__Information provided__:
○ ○ ○ ○

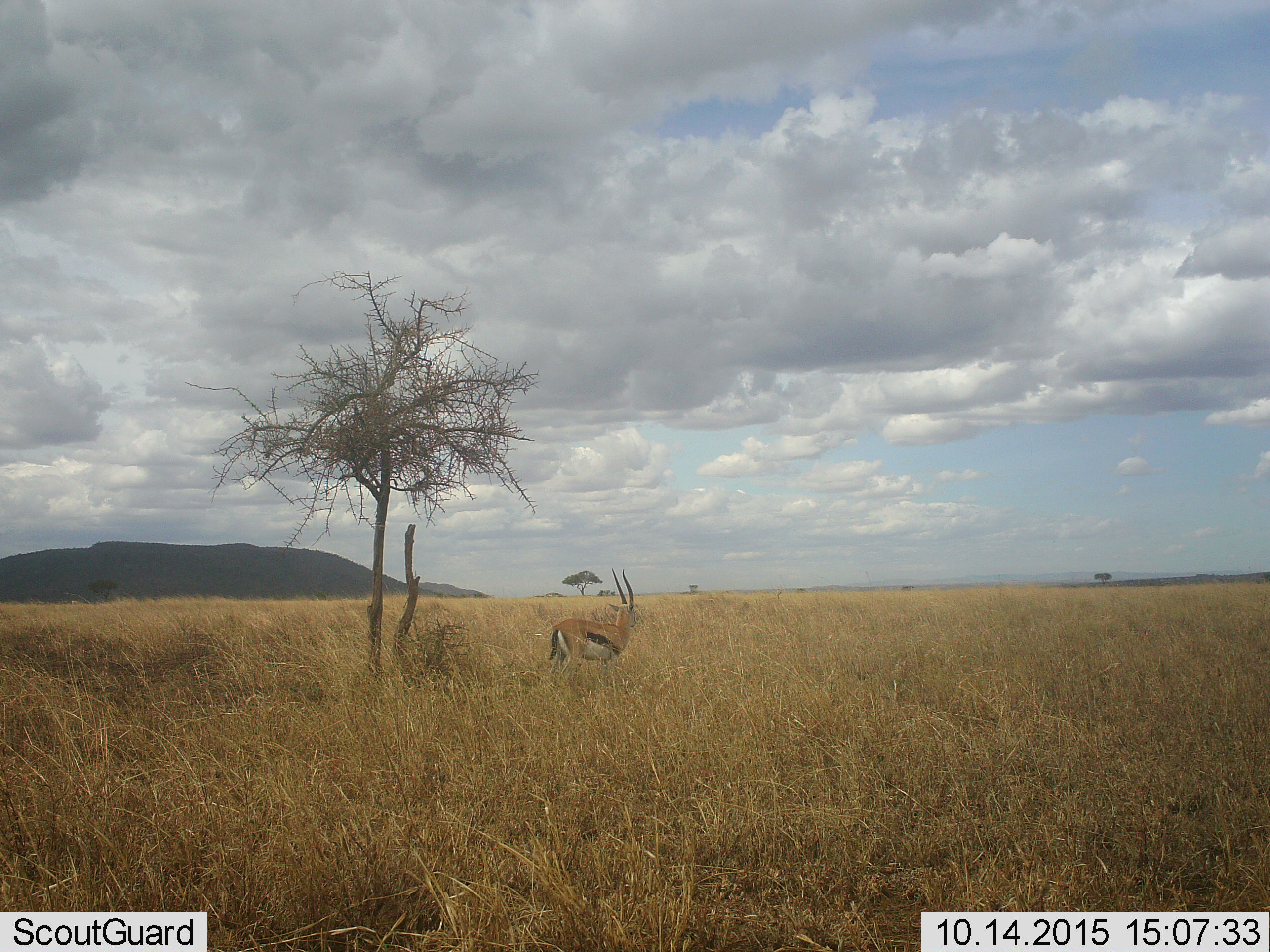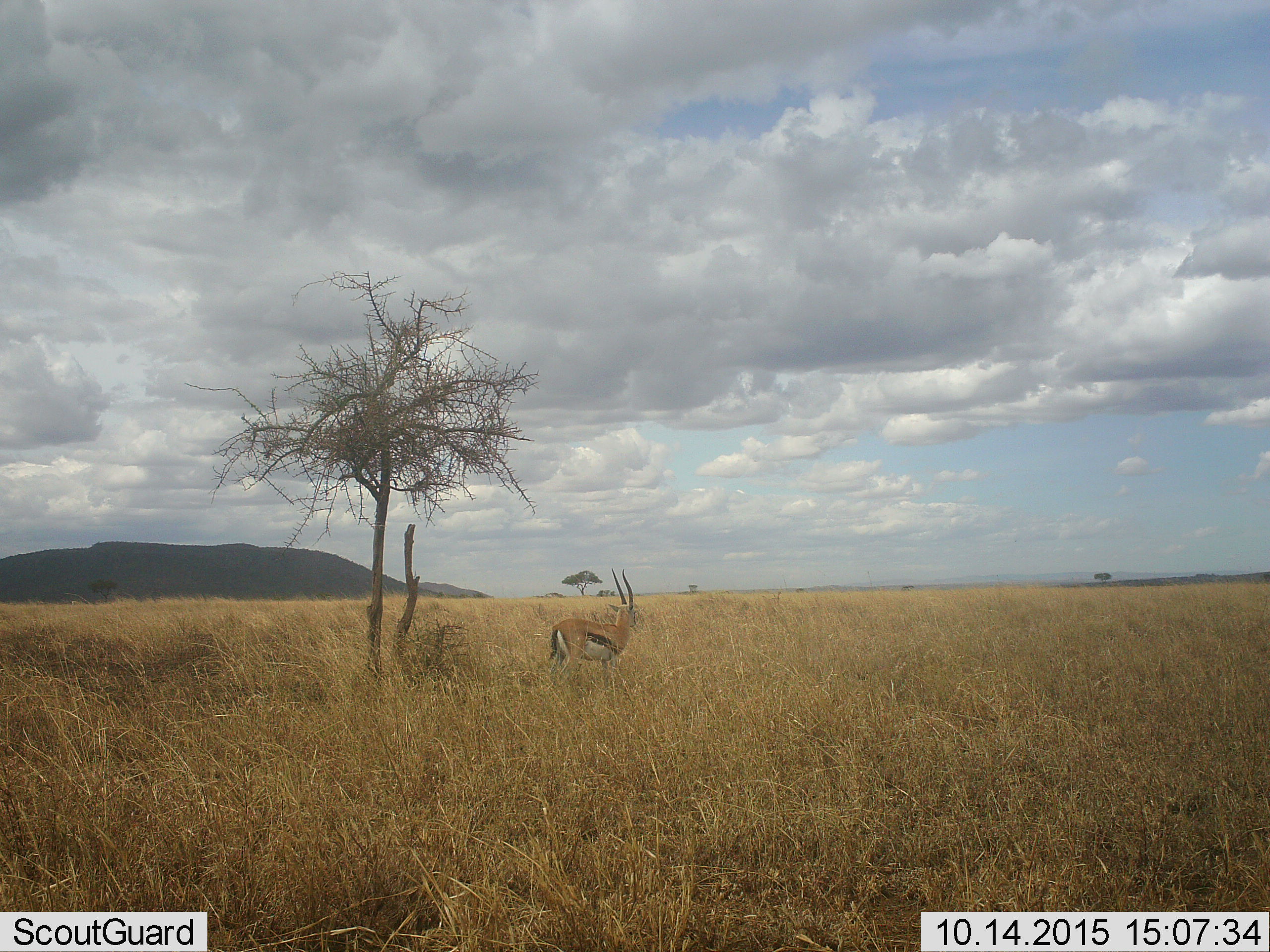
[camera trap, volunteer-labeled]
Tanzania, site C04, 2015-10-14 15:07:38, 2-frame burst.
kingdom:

○ ○ ○ ○

__Task details__: Repeat precisely the lines of the data starting at the one containing "Tanzania, site C04, 2015-10-14", last line included.

__Written answer__:
Tanzania, site C04, 2015-10-14 15:07:38, 2-frame burst.
kingdom:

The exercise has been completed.